Beauty is in the eye of beholder, so for some hockey fans, the 1980s were the best: high-flying, high-scoring offenses ran up big goal numbers, and Wayne Gretzky was God.
For other fans, the defensive crackdowns of the mid-1990s forward were a thing of art, and watching Martin Brodeur ring up another shutout was as good as it got.
San Jose Sharks fans in 2013 can be thankful that their team has the capability of playing both styles of hockey — and successfully so.
The Sharks beat the Anaheim Ducks last night in an overtime shootout, 3-2, and while shootouts are often just like flipping a coin, the fact San Jose even made it to the overtime session is a testament to their array of abilities.
One could argue the Ducks were the flashier team in this one, out-shooting the high-scoring Sharks, 30-18, over 65 minutes of regulation and extra time.

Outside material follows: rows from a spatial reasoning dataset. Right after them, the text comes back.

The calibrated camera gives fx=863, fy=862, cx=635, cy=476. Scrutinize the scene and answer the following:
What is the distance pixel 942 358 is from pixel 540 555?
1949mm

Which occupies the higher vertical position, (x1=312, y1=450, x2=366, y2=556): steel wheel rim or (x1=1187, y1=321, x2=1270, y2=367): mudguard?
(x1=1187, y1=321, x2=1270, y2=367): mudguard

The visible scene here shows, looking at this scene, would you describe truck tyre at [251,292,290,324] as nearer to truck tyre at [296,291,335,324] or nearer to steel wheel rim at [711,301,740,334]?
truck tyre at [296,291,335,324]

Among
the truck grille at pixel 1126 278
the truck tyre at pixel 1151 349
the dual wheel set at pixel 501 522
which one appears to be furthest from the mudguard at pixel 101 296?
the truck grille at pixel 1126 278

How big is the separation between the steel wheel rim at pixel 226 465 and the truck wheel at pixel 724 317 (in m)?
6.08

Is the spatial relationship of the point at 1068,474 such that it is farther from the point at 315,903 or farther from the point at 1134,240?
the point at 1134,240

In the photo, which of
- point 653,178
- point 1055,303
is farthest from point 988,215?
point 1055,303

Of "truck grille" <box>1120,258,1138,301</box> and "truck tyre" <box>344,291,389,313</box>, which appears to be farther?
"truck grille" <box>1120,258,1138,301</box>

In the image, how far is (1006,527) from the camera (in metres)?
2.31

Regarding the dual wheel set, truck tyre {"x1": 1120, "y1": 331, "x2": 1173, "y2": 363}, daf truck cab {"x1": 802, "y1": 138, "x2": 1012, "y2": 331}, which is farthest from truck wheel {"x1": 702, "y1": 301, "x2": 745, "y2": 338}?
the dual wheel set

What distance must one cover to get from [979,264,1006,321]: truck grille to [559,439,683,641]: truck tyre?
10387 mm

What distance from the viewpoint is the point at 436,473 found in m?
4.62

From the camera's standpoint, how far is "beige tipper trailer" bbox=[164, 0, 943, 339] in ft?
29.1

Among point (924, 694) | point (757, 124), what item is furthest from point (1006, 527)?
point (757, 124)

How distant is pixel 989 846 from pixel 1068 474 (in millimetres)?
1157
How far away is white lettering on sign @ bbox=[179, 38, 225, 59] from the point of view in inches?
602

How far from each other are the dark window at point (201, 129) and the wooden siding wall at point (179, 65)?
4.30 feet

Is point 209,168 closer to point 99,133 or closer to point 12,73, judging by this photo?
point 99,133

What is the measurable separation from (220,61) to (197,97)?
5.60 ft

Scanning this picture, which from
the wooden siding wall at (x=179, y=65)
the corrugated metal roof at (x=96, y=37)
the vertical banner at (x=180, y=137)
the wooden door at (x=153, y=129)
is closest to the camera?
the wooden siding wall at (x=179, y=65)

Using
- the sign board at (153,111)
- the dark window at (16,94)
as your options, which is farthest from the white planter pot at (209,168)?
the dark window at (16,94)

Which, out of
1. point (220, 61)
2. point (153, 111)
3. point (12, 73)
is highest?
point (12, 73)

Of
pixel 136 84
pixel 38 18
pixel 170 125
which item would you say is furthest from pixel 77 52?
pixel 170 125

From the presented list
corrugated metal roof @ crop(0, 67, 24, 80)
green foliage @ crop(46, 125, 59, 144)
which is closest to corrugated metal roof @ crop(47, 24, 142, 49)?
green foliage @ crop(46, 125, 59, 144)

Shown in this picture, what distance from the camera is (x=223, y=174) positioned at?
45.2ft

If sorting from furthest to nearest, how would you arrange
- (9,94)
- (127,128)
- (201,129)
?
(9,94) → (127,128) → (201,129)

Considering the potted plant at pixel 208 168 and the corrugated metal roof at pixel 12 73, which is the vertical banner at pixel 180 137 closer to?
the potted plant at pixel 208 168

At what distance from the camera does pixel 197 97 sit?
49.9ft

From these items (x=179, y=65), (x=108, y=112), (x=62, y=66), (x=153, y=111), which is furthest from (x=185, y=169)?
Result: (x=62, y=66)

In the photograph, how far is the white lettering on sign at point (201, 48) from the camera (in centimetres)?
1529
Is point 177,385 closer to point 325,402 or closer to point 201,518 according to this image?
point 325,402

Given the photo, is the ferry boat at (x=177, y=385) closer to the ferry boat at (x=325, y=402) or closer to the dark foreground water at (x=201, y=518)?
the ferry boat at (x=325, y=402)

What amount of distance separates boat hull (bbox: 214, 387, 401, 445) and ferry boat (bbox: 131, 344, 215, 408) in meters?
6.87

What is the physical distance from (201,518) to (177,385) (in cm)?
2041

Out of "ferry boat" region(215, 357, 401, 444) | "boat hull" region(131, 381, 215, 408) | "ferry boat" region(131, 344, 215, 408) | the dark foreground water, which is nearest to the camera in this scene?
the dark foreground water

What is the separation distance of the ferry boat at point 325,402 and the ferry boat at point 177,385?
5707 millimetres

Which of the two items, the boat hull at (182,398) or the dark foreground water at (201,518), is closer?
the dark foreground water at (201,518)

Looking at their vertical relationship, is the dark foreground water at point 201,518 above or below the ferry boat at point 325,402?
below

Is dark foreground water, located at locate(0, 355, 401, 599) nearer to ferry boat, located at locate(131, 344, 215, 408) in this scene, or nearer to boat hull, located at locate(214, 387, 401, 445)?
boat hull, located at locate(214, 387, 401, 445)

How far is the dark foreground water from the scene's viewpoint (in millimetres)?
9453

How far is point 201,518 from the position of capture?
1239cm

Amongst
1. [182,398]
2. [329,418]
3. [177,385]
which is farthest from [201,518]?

But San Jose had more hits (29-22), won more faceoffs (27-23) and blocked more shots (22-15) than Anaheim did, doing the little things defensively that enabled the home team to tie the game in the third period and escape to overtime — and its possibilities.
Logan Couture’s fourth goal in six games came with just 2:45 left in the third period, and the Sharks were able to overcome the Ducks’ two quick goals — less than a minute apart — from the second period.
San Jose had scored first halfway through the opening frame on Joe Pavelski’s third goal of the year.
The Sharks had won each of their previous five games by at least two goals, and while that didn’t suggest those were “easy” wins, this was surely the toughest test San Jose had faced all year.
They were down two goals to Phoenix last week in the third period, and they ended up winning by two scores.
This was something very different, especially as the clock kept winding down in the final period.
Nothing was easy for the Sharks in this one, and the Ducks didn’t give away much, either. Both teams were empty on power plays — San Jose only had two opportunities all night, while Anaheim had four.
But the Sharks’ ability to adapt to the game flow and style served them well, in terms of survival and eventual victory.
Now, San Jose is 6-0-0, and along with the Chicago Blackhawks, the top team in the National Hockey League. The Sharks have a five-point lead in the Pacific Division, and they have two more home games before they take to the road again.
Their plus-16 goal differential is also the largest in the NHL currently.
Because of the labor strife, the 2013 season is now one-eighth over already, but the San Jose Sharks are looking pretty strong right now, in many different ways.